[Collection entries]
....
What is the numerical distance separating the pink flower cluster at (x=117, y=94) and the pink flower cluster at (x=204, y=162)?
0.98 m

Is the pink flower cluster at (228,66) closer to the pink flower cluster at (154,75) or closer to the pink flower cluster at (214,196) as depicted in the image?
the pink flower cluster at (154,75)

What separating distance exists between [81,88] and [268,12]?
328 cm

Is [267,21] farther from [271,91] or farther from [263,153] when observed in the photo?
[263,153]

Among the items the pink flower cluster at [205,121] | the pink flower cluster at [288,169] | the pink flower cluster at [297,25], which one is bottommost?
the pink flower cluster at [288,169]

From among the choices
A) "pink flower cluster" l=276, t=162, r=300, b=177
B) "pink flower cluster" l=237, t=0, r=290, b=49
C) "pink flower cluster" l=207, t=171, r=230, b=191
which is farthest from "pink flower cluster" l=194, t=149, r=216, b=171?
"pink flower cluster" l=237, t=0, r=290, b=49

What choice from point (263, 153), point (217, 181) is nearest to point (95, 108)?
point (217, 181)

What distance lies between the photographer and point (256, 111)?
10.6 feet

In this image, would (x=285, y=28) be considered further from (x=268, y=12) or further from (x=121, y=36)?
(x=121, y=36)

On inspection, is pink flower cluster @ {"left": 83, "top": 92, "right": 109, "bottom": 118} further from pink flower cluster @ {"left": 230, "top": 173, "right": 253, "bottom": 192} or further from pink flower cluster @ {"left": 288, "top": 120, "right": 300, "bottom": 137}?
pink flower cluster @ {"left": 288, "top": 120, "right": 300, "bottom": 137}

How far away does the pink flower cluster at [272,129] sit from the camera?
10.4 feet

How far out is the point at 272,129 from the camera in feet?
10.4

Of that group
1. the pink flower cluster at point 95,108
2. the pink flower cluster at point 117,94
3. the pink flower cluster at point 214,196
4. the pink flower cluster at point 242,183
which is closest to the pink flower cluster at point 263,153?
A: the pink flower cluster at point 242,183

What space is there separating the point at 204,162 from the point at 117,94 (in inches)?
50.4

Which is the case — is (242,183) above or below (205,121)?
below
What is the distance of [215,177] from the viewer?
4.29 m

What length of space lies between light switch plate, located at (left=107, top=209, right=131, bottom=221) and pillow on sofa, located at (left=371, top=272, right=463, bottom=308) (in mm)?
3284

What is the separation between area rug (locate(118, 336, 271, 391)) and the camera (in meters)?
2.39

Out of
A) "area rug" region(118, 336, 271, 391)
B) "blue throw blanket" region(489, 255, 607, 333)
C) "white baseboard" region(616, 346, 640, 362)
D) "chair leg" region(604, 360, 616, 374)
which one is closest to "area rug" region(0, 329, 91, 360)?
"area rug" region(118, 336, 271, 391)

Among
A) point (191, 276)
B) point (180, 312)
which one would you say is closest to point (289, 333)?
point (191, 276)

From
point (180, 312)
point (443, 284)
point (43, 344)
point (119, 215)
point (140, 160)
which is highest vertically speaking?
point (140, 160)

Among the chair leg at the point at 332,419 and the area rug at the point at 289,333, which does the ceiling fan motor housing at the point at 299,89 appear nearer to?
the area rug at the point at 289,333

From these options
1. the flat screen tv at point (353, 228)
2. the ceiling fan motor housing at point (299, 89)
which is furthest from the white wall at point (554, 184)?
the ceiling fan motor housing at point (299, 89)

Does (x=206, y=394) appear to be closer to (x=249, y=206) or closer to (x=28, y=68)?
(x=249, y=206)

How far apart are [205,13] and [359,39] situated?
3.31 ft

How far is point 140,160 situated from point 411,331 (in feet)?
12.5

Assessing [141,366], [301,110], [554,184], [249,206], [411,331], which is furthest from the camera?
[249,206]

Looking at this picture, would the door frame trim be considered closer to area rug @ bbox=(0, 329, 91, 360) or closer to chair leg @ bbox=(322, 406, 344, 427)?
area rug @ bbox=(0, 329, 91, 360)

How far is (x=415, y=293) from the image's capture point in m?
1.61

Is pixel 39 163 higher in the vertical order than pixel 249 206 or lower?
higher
....
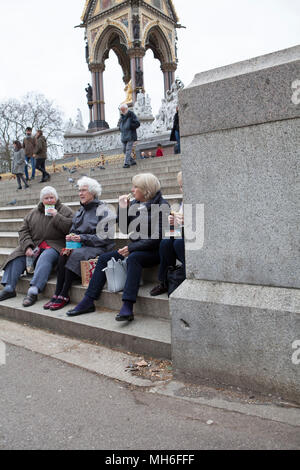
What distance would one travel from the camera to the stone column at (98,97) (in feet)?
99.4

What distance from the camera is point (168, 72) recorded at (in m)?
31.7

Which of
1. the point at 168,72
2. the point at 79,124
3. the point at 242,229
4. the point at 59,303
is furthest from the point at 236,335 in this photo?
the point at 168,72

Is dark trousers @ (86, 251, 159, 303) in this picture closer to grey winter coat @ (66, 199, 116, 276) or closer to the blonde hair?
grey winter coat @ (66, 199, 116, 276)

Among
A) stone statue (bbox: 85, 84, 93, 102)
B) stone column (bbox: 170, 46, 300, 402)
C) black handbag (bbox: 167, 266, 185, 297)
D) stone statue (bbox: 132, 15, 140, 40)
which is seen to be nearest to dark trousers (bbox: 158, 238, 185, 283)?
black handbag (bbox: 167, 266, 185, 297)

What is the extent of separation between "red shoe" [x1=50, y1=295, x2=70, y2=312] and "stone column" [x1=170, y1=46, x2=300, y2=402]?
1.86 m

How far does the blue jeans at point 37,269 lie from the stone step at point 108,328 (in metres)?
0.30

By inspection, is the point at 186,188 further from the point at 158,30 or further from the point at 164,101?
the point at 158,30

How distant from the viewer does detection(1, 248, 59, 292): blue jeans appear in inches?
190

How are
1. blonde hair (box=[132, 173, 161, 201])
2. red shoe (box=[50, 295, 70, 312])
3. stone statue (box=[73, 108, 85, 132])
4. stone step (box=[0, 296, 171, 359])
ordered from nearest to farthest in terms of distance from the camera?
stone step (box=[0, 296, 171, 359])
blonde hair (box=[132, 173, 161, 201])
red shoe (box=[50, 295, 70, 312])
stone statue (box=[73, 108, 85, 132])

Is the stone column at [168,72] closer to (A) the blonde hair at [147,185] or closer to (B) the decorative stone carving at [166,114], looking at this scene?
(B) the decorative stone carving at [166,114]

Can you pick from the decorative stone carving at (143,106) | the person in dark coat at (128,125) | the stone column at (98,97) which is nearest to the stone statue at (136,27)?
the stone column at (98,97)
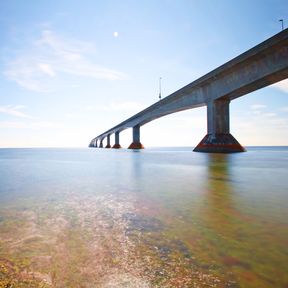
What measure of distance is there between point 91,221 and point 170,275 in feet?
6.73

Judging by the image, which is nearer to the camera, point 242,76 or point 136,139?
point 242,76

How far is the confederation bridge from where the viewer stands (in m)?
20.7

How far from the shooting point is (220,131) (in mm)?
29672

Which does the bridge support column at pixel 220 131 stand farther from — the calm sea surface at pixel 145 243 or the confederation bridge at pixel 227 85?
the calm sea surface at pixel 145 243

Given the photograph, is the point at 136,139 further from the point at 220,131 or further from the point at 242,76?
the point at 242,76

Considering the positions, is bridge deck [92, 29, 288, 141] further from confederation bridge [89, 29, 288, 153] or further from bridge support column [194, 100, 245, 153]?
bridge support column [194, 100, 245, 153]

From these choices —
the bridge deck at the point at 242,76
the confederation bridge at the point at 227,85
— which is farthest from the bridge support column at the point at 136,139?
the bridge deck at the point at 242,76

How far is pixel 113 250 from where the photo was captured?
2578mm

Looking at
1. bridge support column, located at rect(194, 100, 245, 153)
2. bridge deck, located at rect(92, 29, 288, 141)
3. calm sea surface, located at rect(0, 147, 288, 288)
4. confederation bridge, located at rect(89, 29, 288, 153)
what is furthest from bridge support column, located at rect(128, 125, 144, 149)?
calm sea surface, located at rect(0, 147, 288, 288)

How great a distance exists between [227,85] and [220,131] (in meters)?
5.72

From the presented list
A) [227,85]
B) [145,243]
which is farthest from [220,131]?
....
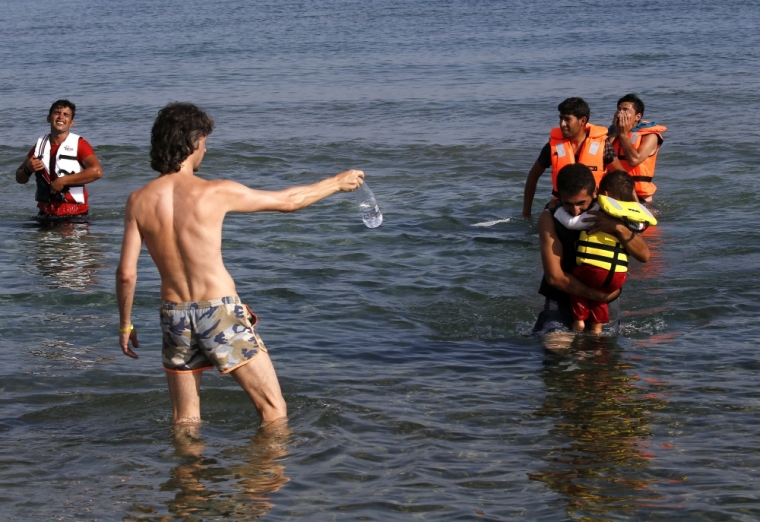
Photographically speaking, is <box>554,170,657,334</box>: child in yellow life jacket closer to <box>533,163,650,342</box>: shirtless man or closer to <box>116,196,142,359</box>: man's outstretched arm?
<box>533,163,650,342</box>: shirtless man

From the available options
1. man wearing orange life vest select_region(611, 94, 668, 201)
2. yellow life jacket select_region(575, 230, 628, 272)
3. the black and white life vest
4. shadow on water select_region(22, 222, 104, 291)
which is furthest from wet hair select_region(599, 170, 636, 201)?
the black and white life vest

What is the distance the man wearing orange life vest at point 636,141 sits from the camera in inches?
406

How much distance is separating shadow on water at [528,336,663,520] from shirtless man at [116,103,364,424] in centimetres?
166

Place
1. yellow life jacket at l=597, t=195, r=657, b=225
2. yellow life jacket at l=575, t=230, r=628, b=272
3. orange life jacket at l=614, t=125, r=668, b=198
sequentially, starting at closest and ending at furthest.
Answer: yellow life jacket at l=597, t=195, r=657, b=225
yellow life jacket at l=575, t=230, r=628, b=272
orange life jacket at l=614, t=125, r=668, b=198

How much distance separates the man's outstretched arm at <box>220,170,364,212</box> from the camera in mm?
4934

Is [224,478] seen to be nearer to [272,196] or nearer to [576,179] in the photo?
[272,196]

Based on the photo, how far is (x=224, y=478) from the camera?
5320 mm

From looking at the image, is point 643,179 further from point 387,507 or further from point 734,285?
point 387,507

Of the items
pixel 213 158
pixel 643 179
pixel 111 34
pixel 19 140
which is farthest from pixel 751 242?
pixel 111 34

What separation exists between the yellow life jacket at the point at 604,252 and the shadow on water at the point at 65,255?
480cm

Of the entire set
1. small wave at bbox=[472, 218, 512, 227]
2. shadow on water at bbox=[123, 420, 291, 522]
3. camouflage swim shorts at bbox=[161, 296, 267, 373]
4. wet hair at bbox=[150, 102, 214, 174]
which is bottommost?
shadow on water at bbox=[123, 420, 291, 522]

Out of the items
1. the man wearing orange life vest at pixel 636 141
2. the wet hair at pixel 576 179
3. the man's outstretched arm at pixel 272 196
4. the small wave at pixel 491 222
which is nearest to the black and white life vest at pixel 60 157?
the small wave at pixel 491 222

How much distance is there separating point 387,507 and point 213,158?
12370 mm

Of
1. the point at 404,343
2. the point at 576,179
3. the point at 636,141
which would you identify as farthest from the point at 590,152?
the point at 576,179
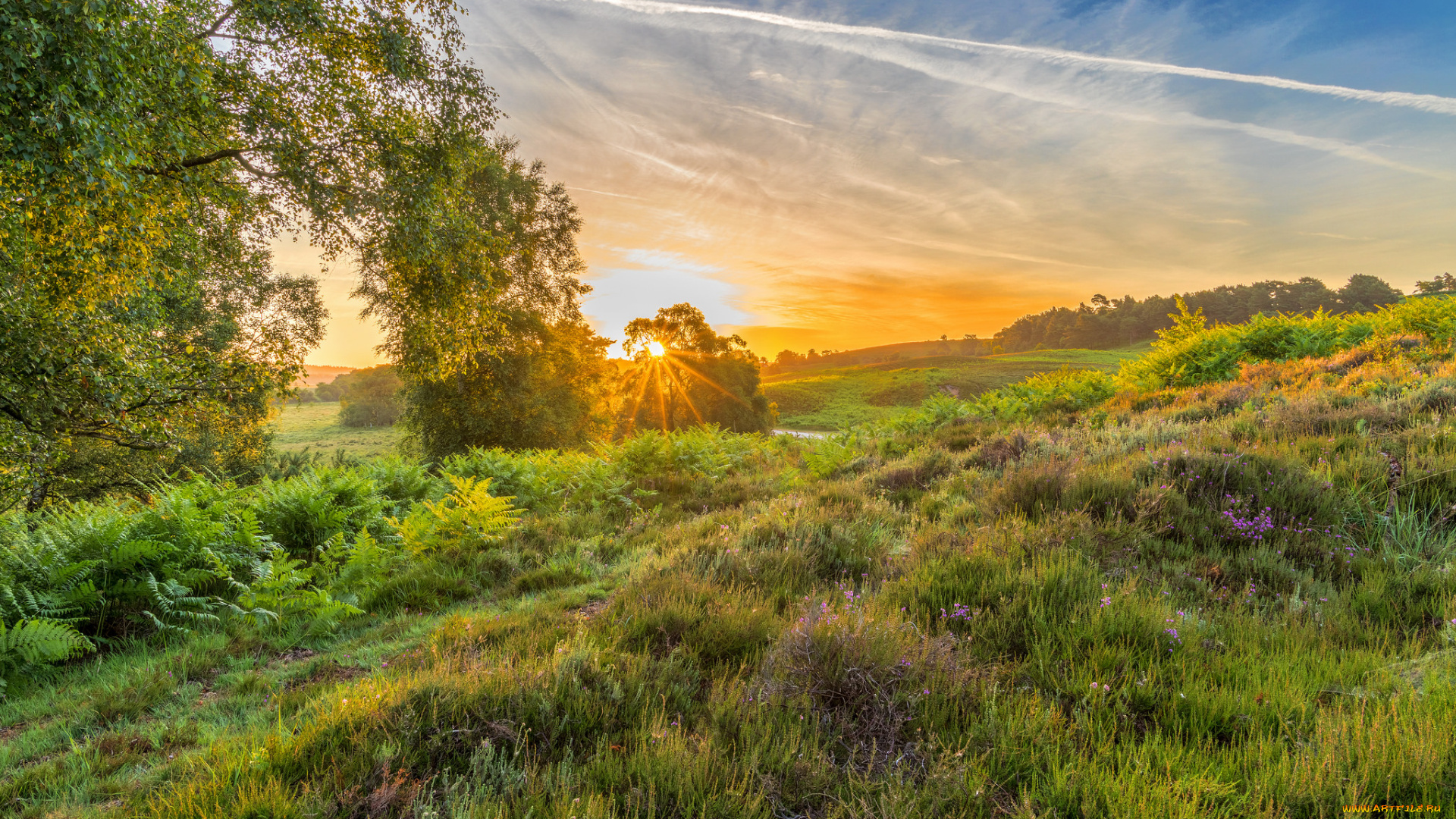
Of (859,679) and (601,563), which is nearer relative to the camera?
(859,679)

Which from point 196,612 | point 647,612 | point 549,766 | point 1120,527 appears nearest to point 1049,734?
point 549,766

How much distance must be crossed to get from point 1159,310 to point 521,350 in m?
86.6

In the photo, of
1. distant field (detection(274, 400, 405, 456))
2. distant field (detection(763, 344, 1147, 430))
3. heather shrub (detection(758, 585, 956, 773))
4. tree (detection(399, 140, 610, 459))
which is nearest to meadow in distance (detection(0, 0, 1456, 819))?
....
• _Short problem_:
Find each line in the records that contains the word "black" and copy those lines in full.

• _Result_:
C) black handbag (bbox: 167, 266, 185, 297)
black handbag (bbox: 167, 266, 185, 297)
3. the black and white life vest
the black and white life vest
which is nearest to the black and white life vest at pixel 60 157?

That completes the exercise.